— START OF DATA EXCERPTS —
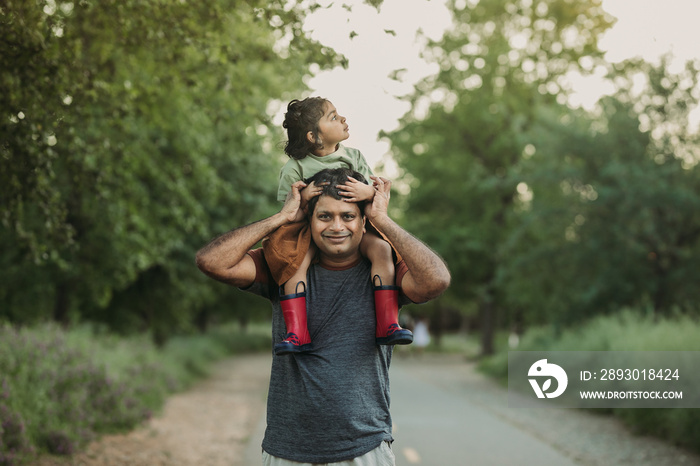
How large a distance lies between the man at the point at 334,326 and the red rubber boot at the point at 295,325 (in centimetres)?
4

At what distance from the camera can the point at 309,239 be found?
3.09 m

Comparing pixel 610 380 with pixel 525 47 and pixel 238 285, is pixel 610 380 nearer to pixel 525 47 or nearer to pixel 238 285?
pixel 238 285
— END OF DATA EXCERPTS —
_WHAT YOU HAVE TO DO:_
Return every line of the listing above word for word, leaving out the pictures.

_TASK ANSWER:_
How large a distance lies between the man at the point at 334,326 and the red rubber boot at the point at 295,325 (in centimetres)?
4

At what distance from the camera can the point at 309,239 be found?
3.09 m

Comparing pixel 610 380 with pixel 525 47 and pixel 238 285, is pixel 610 380 nearer to pixel 525 47 or nearer to pixel 238 285?
pixel 238 285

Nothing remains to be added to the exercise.